Late last year, the William and Flora Hewlett Foundation completed a $15 million grant-making round in support of Black lives. In a surprising demonstration of Black-led decision making, I was invited to co-lead the project and design a nomination and voting process for our staff to decide how to distribute the funds.
Hewlett is not known for its racial-justice values. While we’ve recently done meaningful work toward diversity and inclusion, our institution has shied away from taking a stance on racial equity as a cornerstone of effective philanthropy. Our grant making remains deliberately pragmatic and nonpartisan, emphasizing data, evaluation, and outcomes. I am convinced that the work we do is good, but I have often wondered if it is just.
Still, as the program fellow for the foundation’s Effective Philanthropy Group, I took pride in helping our teams build equity into their grant-making strategy. (Disclosure: The Chronicle of Philanthropy receives financial support from Hewlett’s effective-philanthropy program but does not work directly with the author.) I was comfortable posing and answering research-backed questions about equitable philanthropy, but I rarely sought to represent myself — a queer Black woman — in the process. The ways that I knew grants were good or successful were typically based on rigorous, data-driven evaluation.
Then the racial uprisings hit last spring. Protests went on for weeks outside my Oakland, Calif., apartment. I was terrified, but I tried to make sense of the world using the measured approaches my profession demanded.
Sitting in a Zoom room with my Black colleagues to shape our grant making felt conspiratorial until it felt liberating.
By the summer, however, those very approaches were being called into question for their role in perpetuating white supremacy. “While we [in philanthropy] enjoy the comforts of our positions, we let the organizations doing the real work every day for decades limp along with crumbs. We reinforce the white supremacist notions of merit by insisting that leadership exists only if it comes in a form we recognize and respect,” noted Lori Bezahler, CEO of the Edward Hazen Foundation.

---

TASKS TO CARRY OUT
(a) Extract from the Hewlett Foundation essay the passage between "Late last year, the" and "it is just.", inclusive, reproducing it word for word.
(b) Write a continuation of the Hewlett Foundation essay, beginning after its final sentence.
The rows that follow are drawn from a separate source.

Dataset records
---

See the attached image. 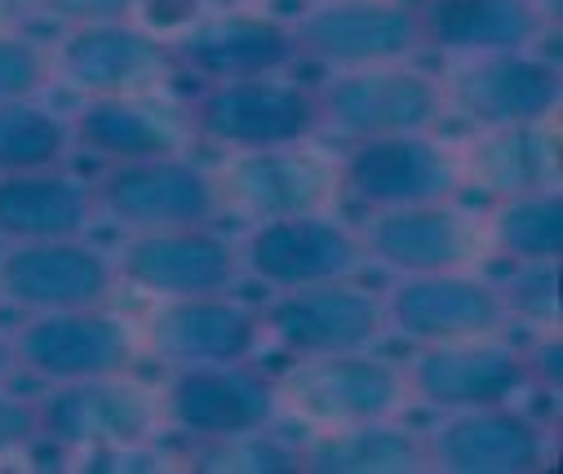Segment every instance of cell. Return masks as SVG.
Returning <instances> with one entry per match:
<instances>
[{
	"label": "cell",
	"mask_w": 563,
	"mask_h": 474,
	"mask_svg": "<svg viewBox=\"0 0 563 474\" xmlns=\"http://www.w3.org/2000/svg\"><path fill=\"white\" fill-rule=\"evenodd\" d=\"M183 111L191 142L218 146L227 155L298 146L320 133V89L289 76L213 80L200 85Z\"/></svg>",
	"instance_id": "obj_1"
},
{
	"label": "cell",
	"mask_w": 563,
	"mask_h": 474,
	"mask_svg": "<svg viewBox=\"0 0 563 474\" xmlns=\"http://www.w3.org/2000/svg\"><path fill=\"white\" fill-rule=\"evenodd\" d=\"M161 426V404L124 373L58 382L36 399V439L67 452H143Z\"/></svg>",
	"instance_id": "obj_2"
},
{
	"label": "cell",
	"mask_w": 563,
	"mask_h": 474,
	"mask_svg": "<svg viewBox=\"0 0 563 474\" xmlns=\"http://www.w3.org/2000/svg\"><path fill=\"white\" fill-rule=\"evenodd\" d=\"M444 85L440 76L412 63H382L333 71L320 85V129L364 142V137H395V133H431L444 120Z\"/></svg>",
	"instance_id": "obj_3"
},
{
	"label": "cell",
	"mask_w": 563,
	"mask_h": 474,
	"mask_svg": "<svg viewBox=\"0 0 563 474\" xmlns=\"http://www.w3.org/2000/svg\"><path fill=\"white\" fill-rule=\"evenodd\" d=\"M462 155L435 133L364 137L338 161V191H346L368 213L435 205L462 191Z\"/></svg>",
	"instance_id": "obj_4"
},
{
	"label": "cell",
	"mask_w": 563,
	"mask_h": 474,
	"mask_svg": "<svg viewBox=\"0 0 563 474\" xmlns=\"http://www.w3.org/2000/svg\"><path fill=\"white\" fill-rule=\"evenodd\" d=\"M10 342H14V368H23L45 386L129 373L137 355L133 329L111 306L41 310L10 333Z\"/></svg>",
	"instance_id": "obj_5"
},
{
	"label": "cell",
	"mask_w": 563,
	"mask_h": 474,
	"mask_svg": "<svg viewBox=\"0 0 563 474\" xmlns=\"http://www.w3.org/2000/svg\"><path fill=\"white\" fill-rule=\"evenodd\" d=\"M262 333L298 360L368 351L386 333V306L373 288L355 284V275L279 288L262 310Z\"/></svg>",
	"instance_id": "obj_6"
},
{
	"label": "cell",
	"mask_w": 563,
	"mask_h": 474,
	"mask_svg": "<svg viewBox=\"0 0 563 474\" xmlns=\"http://www.w3.org/2000/svg\"><path fill=\"white\" fill-rule=\"evenodd\" d=\"M161 421L196 443L262 430L279 417V386L244 364H178L156 395Z\"/></svg>",
	"instance_id": "obj_7"
},
{
	"label": "cell",
	"mask_w": 563,
	"mask_h": 474,
	"mask_svg": "<svg viewBox=\"0 0 563 474\" xmlns=\"http://www.w3.org/2000/svg\"><path fill=\"white\" fill-rule=\"evenodd\" d=\"M289 27L298 58L329 71L408 63L421 49L412 0H316Z\"/></svg>",
	"instance_id": "obj_8"
},
{
	"label": "cell",
	"mask_w": 563,
	"mask_h": 474,
	"mask_svg": "<svg viewBox=\"0 0 563 474\" xmlns=\"http://www.w3.org/2000/svg\"><path fill=\"white\" fill-rule=\"evenodd\" d=\"M218 209L271 222V218H298V213H324L338 200V165L320 151L298 146H266V151H240L213 174Z\"/></svg>",
	"instance_id": "obj_9"
},
{
	"label": "cell",
	"mask_w": 563,
	"mask_h": 474,
	"mask_svg": "<svg viewBox=\"0 0 563 474\" xmlns=\"http://www.w3.org/2000/svg\"><path fill=\"white\" fill-rule=\"evenodd\" d=\"M93 209L124 231H165V227H205L213 222L218 191L187 155H156V161L107 165L93 183Z\"/></svg>",
	"instance_id": "obj_10"
},
{
	"label": "cell",
	"mask_w": 563,
	"mask_h": 474,
	"mask_svg": "<svg viewBox=\"0 0 563 474\" xmlns=\"http://www.w3.org/2000/svg\"><path fill=\"white\" fill-rule=\"evenodd\" d=\"M169 76H178L169 41L133 19L67 27L54 49V80H63L80 98L156 93Z\"/></svg>",
	"instance_id": "obj_11"
},
{
	"label": "cell",
	"mask_w": 563,
	"mask_h": 474,
	"mask_svg": "<svg viewBox=\"0 0 563 474\" xmlns=\"http://www.w3.org/2000/svg\"><path fill=\"white\" fill-rule=\"evenodd\" d=\"M240 249V271H249L266 288H307L324 279L360 275L368 262L360 231L324 213H298V218H271L253 222Z\"/></svg>",
	"instance_id": "obj_12"
},
{
	"label": "cell",
	"mask_w": 563,
	"mask_h": 474,
	"mask_svg": "<svg viewBox=\"0 0 563 474\" xmlns=\"http://www.w3.org/2000/svg\"><path fill=\"white\" fill-rule=\"evenodd\" d=\"M408 399L404 368L377 360L368 351L316 355L302 360L285 382H279V404H289L294 417L311 426H355L395 417Z\"/></svg>",
	"instance_id": "obj_13"
},
{
	"label": "cell",
	"mask_w": 563,
	"mask_h": 474,
	"mask_svg": "<svg viewBox=\"0 0 563 474\" xmlns=\"http://www.w3.org/2000/svg\"><path fill=\"white\" fill-rule=\"evenodd\" d=\"M440 85H444V102L457 115H466L475 129L554 120L559 98H563L559 67L541 58L537 49L457 58V67Z\"/></svg>",
	"instance_id": "obj_14"
},
{
	"label": "cell",
	"mask_w": 563,
	"mask_h": 474,
	"mask_svg": "<svg viewBox=\"0 0 563 474\" xmlns=\"http://www.w3.org/2000/svg\"><path fill=\"white\" fill-rule=\"evenodd\" d=\"M386 329L417 346L493 338L510 324L501 288L479 279L475 271H435V275H399V284L382 297Z\"/></svg>",
	"instance_id": "obj_15"
},
{
	"label": "cell",
	"mask_w": 563,
	"mask_h": 474,
	"mask_svg": "<svg viewBox=\"0 0 563 474\" xmlns=\"http://www.w3.org/2000/svg\"><path fill=\"white\" fill-rule=\"evenodd\" d=\"M115 262V279L152 293V297H200L231 293L240 279V249L205 227H165V231H133Z\"/></svg>",
	"instance_id": "obj_16"
},
{
	"label": "cell",
	"mask_w": 563,
	"mask_h": 474,
	"mask_svg": "<svg viewBox=\"0 0 563 474\" xmlns=\"http://www.w3.org/2000/svg\"><path fill=\"white\" fill-rule=\"evenodd\" d=\"M360 240L364 253L395 275L475 271V262L488 253V227L453 200L382 209L364 222Z\"/></svg>",
	"instance_id": "obj_17"
},
{
	"label": "cell",
	"mask_w": 563,
	"mask_h": 474,
	"mask_svg": "<svg viewBox=\"0 0 563 474\" xmlns=\"http://www.w3.org/2000/svg\"><path fill=\"white\" fill-rule=\"evenodd\" d=\"M115 284V262L80 235L5 244L0 253V297L27 315L111 306Z\"/></svg>",
	"instance_id": "obj_18"
},
{
	"label": "cell",
	"mask_w": 563,
	"mask_h": 474,
	"mask_svg": "<svg viewBox=\"0 0 563 474\" xmlns=\"http://www.w3.org/2000/svg\"><path fill=\"white\" fill-rule=\"evenodd\" d=\"M165 41H169L174 67L196 76L200 85L244 80V76H285L294 63H302L294 27L257 10L205 14Z\"/></svg>",
	"instance_id": "obj_19"
},
{
	"label": "cell",
	"mask_w": 563,
	"mask_h": 474,
	"mask_svg": "<svg viewBox=\"0 0 563 474\" xmlns=\"http://www.w3.org/2000/svg\"><path fill=\"white\" fill-rule=\"evenodd\" d=\"M431 470L444 474H532L554 456L550 430L510 404L457 408L431 434Z\"/></svg>",
	"instance_id": "obj_20"
},
{
	"label": "cell",
	"mask_w": 563,
	"mask_h": 474,
	"mask_svg": "<svg viewBox=\"0 0 563 474\" xmlns=\"http://www.w3.org/2000/svg\"><path fill=\"white\" fill-rule=\"evenodd\" d=\"M408 395L431 404L440 412L457 408H488L510 404L519 386H528L523 351L493 338H462V342H435L421 346V355L404 373Z\"/></svg>",
	"instance_id": "obj_21"
},
{
	"label": "cell",
	"mask_w": 563,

---

ANSWERS TO EACH TASK
(a)
Late last year, the William and Flora Hewlett Foundation completed a $15 million grant-making round in support of Black lives. In a surprising demonstration of Black-led decision making, I was invited to co-lead the project and design a nomination and voting process for our staff to decide how to distribute the funds.
Hewlett is not known for its racial-justice values. While we’ve recently done meaningful work toward diversity and inclusion, our institution has shied away from taking a stance on racial equity as a cornerstone of effective philanthropy. Our grant making remains deliberately pragmatic and nonpartisan, emphasizing data, evaluation, and outcomes. I am convinced that the work we do is good, but I have often wondered if it is just.

(b)
At institutions like mine, that “form we recognize” typically has multiple degrees, usually from the Ivy League, and a background steeped in research or experience at the institutional hub of an issue area. Sometimes we’re lucky and get a bit of lived experience to go along with those degrees, but that’s rare. I am certainly a testament to these trends, even if my skin color and gender diversify our demographics.
These limited ways of assessing achievement led philanthropy to underinvest in the organizers, leaders, and knowledge needed to meet the nation’s moment of racial reckoning. In the face of a people-led movement, philanthropic institutions were woefully ill equipped. By this point, I was, too. I sat in my apartment, looking at facilitation plans for “equitable learning,” and felt like an idiot. Enough was enough. I couldn’t separate my Blackness from my responsibilities as a grant maker. I needed to tell my truth.
And so, I started talking. I cried, too. And surprisingly, people at Hewlett started listening. Those people included Larry Kramer, our president. He heard me, as fearful and enraged as I was. Then he invited me to stand in that fear and do something about it.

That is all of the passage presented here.